Arsenal chairman Sir Chips Keswick and CEO Ivan Gazidis believe the club is in rude health both on and off the pitch after the latest financial figures, for the year ended 31 May 2014, were released.
Stressing that there remains much work to be done, Gazidis heralded last May’s FA Cup triumph – the 11th in the club’s history – as a major stepping stone in returning Arsenal to the top of the pile both domestically and in Europe.
“The club is in excellent shape, both on and off the pitch,” Gazidis told Arsenal.com. “We are proud of our 11th FA Cup success and the reward this represents to our fans in the Arsenal community around the world.
“There is always more to do and, whether investing in the team or in training facilities which will provide long-term benefit to the club, our guiding principles are the same and our focus is clear, on delivering more on field success.
“This remains the shared ambition of our majority shareholder, Stan Kroenke, the board and everyone connected with the club. We are well placed to deliver against those ambitions.”

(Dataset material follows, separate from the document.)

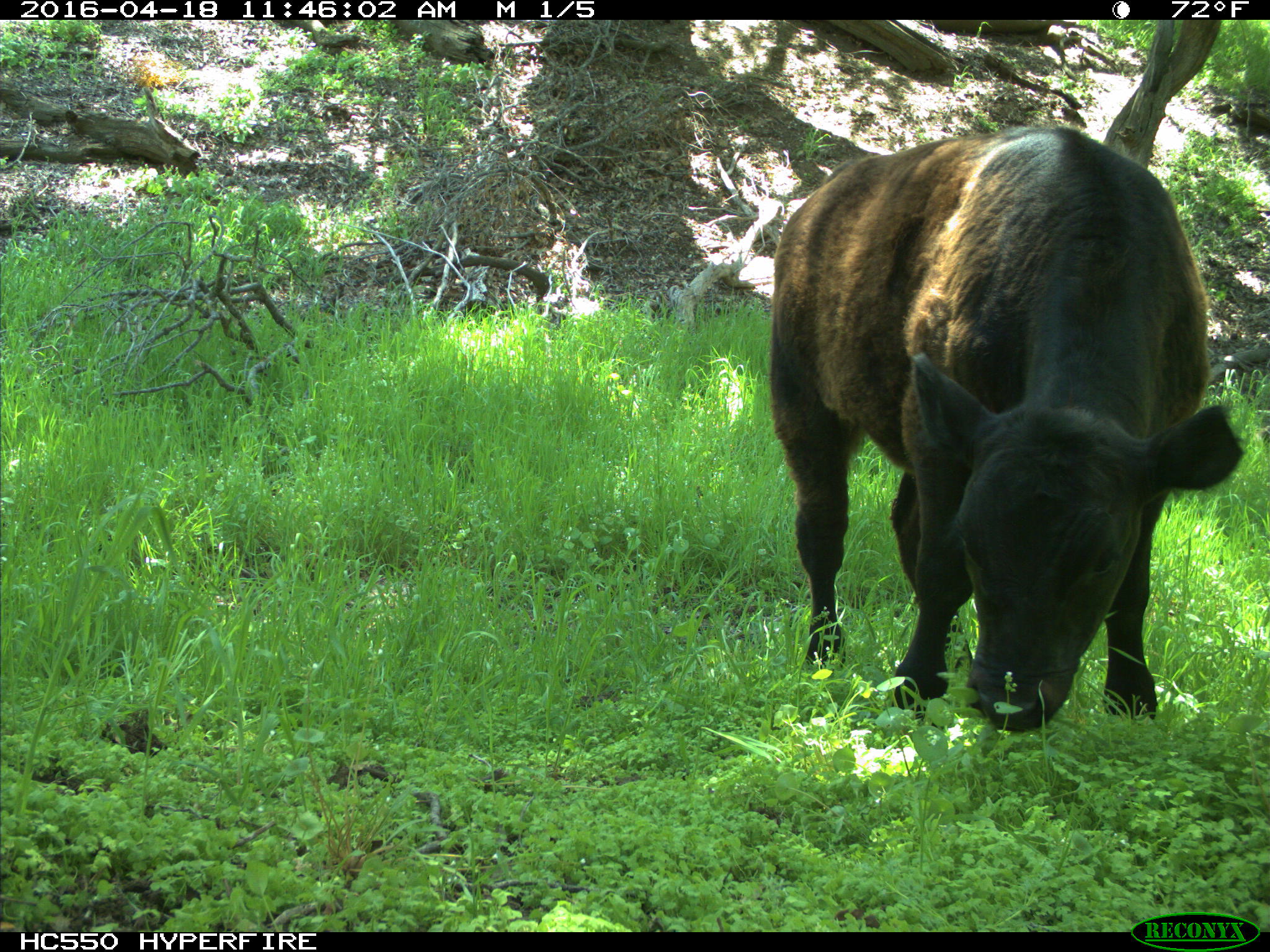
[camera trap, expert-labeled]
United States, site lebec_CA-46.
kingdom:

Pleased that the club have been able to reinvest significant funds in five new signings this summer, Gazidis also preached that Arsenal’s commitment to youth development remains unwavering with further cash being ploughed into an upgrade of facilities at Hale End and London Colney and extending the scouting network.

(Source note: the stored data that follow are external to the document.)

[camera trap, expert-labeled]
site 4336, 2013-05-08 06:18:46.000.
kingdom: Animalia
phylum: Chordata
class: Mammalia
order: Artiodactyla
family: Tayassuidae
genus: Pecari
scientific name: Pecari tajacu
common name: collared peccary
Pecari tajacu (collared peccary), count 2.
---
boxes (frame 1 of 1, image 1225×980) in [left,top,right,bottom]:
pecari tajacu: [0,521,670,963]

“I must stress that our long held philosophy, to identify and develop young players, remains key to our future. With this in mind Andries Jonker has succeeded Liam Brady as our Head of the Youth Academy. Andries joins us from Vfl Wolfsburg and has an outstanding track record of developing young talent. He established the Dutch FA’s world renowned youth development programmes and he will bring this expertise to bear as we build on Liam’s outstanding legacy of the past 17 years.
“We are also putting significant financial investment into our youth development activities. The first phase of extensive refurbishment work has been completed to our facilities at Hale End and work on a second phase is well underway. We are investing in new staff and looking at the very latest techniques in sports science and physical development.

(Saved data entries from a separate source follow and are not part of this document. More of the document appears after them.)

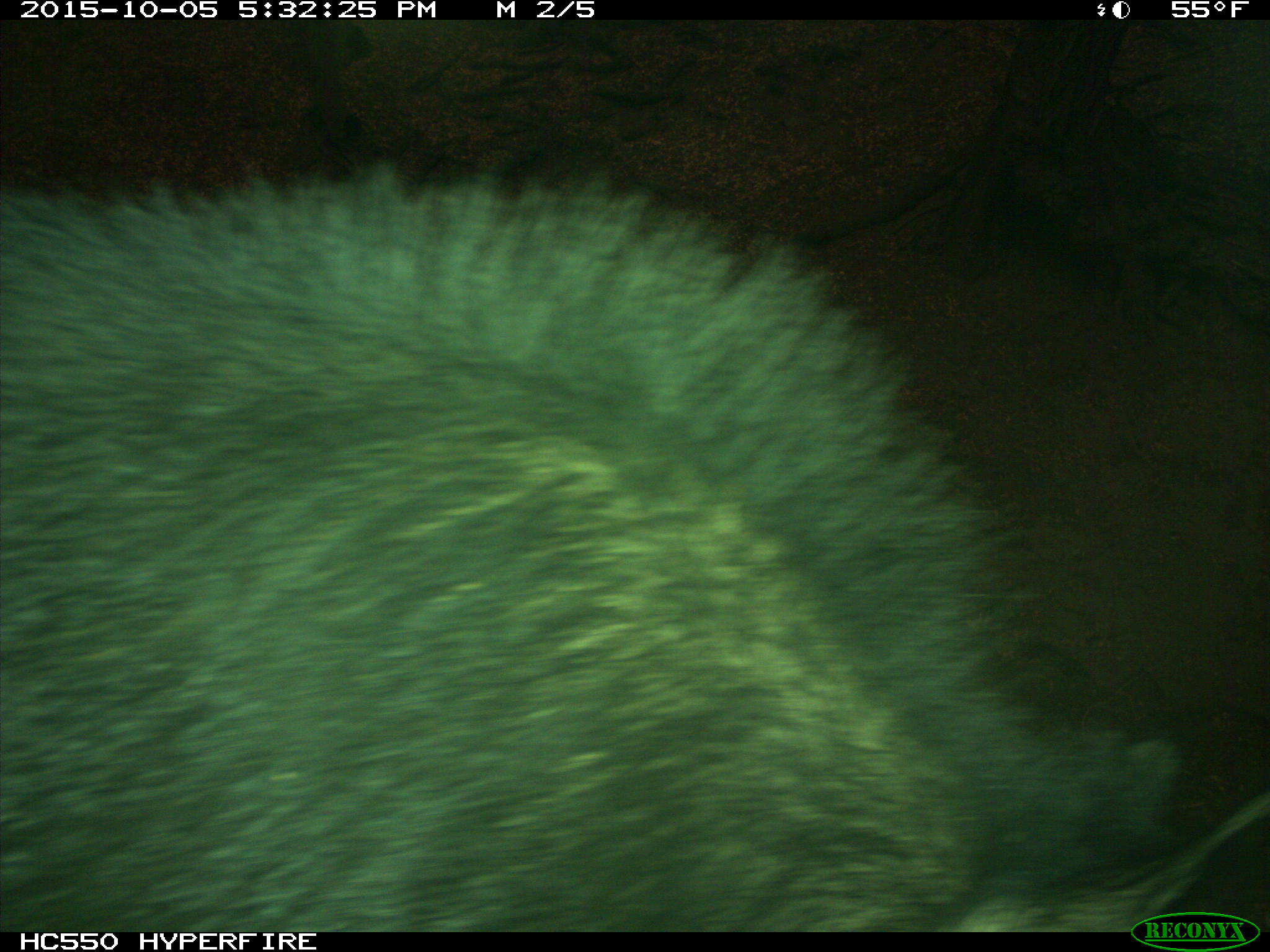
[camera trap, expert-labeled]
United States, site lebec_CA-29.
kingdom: Animalia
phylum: Chordata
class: Mammalia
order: Artiodactyla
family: Suidae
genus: Sus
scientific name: Sus scrofa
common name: wild boar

“We are also looking to strengthen our global scouting networks to ensure we find the very best young talent in the game. This is important to our long-term success and it is a policy we will continue to pursue vigorously.
“Investments are also being made in people and infrastructure at our London Colney training centre. We are putting forward plans for improvements which will take us to the next level in terms of fitness and preparation facilities and I look forward to work getting underway in 2015.”
Revealing that gross turnover had increased to over £300 million – thanks predominantly to an increase in funds from the sale of TV rights and the renewed partnership with Emirates – Sir Chips added:
“Our revenues have exceeded £300 million, underpinned by TV and the significant progress made on our commercial agenda, and our improved financial position has allowed us to supplement the squad with important new signings. Our ambition is to put Arsenal Football Club at the pinnacle of the game here and in Europe. We all want to savour a repeat of the joys of last May.”
- Group profit before tax was £4.7 million (2013 – £6.7 million).
- The group’s total turnover amounted to £301.9 million (2013 – £280.4 million).
- Turnover from football increased to £298.7 million (2013 – £242.8 million) driven mainly by Premier League broadcasting, the FA Cup run and commercial activity including a full year of the Club’s extended partnership with Emirates.
- Taking account of increased costs, principally wage costs, operating profits (before depreciation and player trading) from football increased to £62.1 million (2013 – £25.2 million).
- Wage costs of £166.4 million (2013 – £154.5 million) represented 55.7% of football revenue (2013 – 63.6%).
- Profit on sale of player registrations was reduced to £6.9 million (2013 – £47.0 million).